§ TEXT EXTRACT
%%

After John's death in 1860, Nancy lived alone in Eldorado. It is said that for a pioneer woman she was exceptionally lazy.

When she visited her children, rather than eat from their coarser table settings, she always took along her own pink lustre china, and her own silverware. Moreover, she never could remember to cover the ash-hopper - a convenient excuse to cut short her visits.

Nancy died at Benton, June 25, 1876, while on a visit. She is buried beside her husband in the Wolf Creek Cemetery at Eldorado. For some reason her grave is unmarked.

Mary Ann, the only girl and the youngest of the 13 children of John and Nancy, was born March 20, 1832. She was educated in a Ste. Genevieve convent. When the Civil War brought about a shortage of doctors in Saline County, Mary Ann served her community as a mid-wife. Also, she read letters from husbands and sons in the army for those unable to read.

In December, 1850, she was married to William Henry Parrish, a young Saline County lawyer. To Mary Ann and William were born seven sons and two daughters. The oldest of these boys was a member of the first class of the University of Illinois - Class of 1867.

In 1860, Mary Ann and William built the first brick house in Harrisburg. The Parrish home now is part of the present educational building of the Methodist Church, at West Main and Poplar streets.

William Parish - one of the "r's" got lost somewhere in the Army records - served as Captain of Company E, 29th Illinois Infantry. Several of the Choissers served under their brother-in-law.

Members of both the Choisser and Parish families have been, and are, active in local and state politics, on both sides of the political fence.

Ash Hopper  
AN ASH HOPPER such as Nancy Sutton Choisser would forget to cover when visiting her children. Ashes were saved to leach lye, used in making soap.

%%

§ PROVIDED INFORMATION

%%

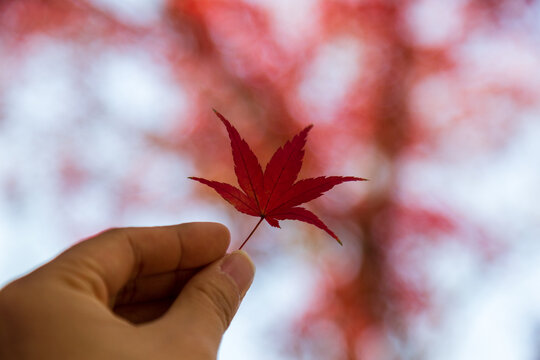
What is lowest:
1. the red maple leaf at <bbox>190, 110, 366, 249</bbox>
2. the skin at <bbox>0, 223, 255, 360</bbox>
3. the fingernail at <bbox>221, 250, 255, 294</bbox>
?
the skin at <bbox>0, 223, 255, 360</bbox>

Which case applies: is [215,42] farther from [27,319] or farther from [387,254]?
[27,319]

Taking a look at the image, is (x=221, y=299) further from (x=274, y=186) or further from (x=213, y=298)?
(x=274, y=186)

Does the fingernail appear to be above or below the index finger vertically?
above

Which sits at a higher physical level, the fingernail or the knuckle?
the fingernail

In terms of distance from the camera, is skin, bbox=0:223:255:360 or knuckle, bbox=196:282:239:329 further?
→ knuckle, bbox=196:282:239:329

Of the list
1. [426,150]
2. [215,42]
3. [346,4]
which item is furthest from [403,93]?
[215,42]

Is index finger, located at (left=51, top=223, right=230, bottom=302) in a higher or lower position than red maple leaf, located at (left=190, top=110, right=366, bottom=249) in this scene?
lower

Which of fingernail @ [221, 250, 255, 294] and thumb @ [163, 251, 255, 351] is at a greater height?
fingernail @ [221, 250, 255, 294]
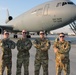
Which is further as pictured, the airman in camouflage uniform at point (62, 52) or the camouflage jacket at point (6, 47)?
the camouflage jacket at point (6, 47)

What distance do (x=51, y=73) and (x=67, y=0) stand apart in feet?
54.6

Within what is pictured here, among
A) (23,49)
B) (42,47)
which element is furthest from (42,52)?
(23,49)

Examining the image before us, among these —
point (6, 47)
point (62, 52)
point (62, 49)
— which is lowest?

%%

§ EXERCISE TASKS
**A.** Copy out the passage of the family history above that opens with "William Parish - one" and closes with "in making soap.", replacing "Captain" with "Major".
**B.** Using the family history above, mark each statement yes or no and quote the words that settle it: (i) Nancy died at her home in Eldorado. (ii) Mary Ann was educated in a convent. (iii) Mary Ann and William built the first brick house in Harrisburg.

§ FINAL ANSWERS
**A.**
William Parish - one of the "r's" got lost somewhere in the Army records - served as Major of Company E, 29th Illinois Infantry. Several of the Choissers served under their brother-in-law.

Members of both the Choisser and Parish families have been, and are, active in local and state politics, on both sides of the political fence.

Ash Hopper  
AN ASH HOPPER such as Nancy Sutton Choisser would forget to cover when visiting her children. Ashes were saved to leach lye, used in making soap.

**B.**
(i) No: "Nancy died at Benton, June 25, 1876, while on a visit."
(ii) Yes: "She was educated in a Ste. Genevieve convent."
(iii) Yes: "In 1860, Mary Ann and William built the first brick house in Harrisburg."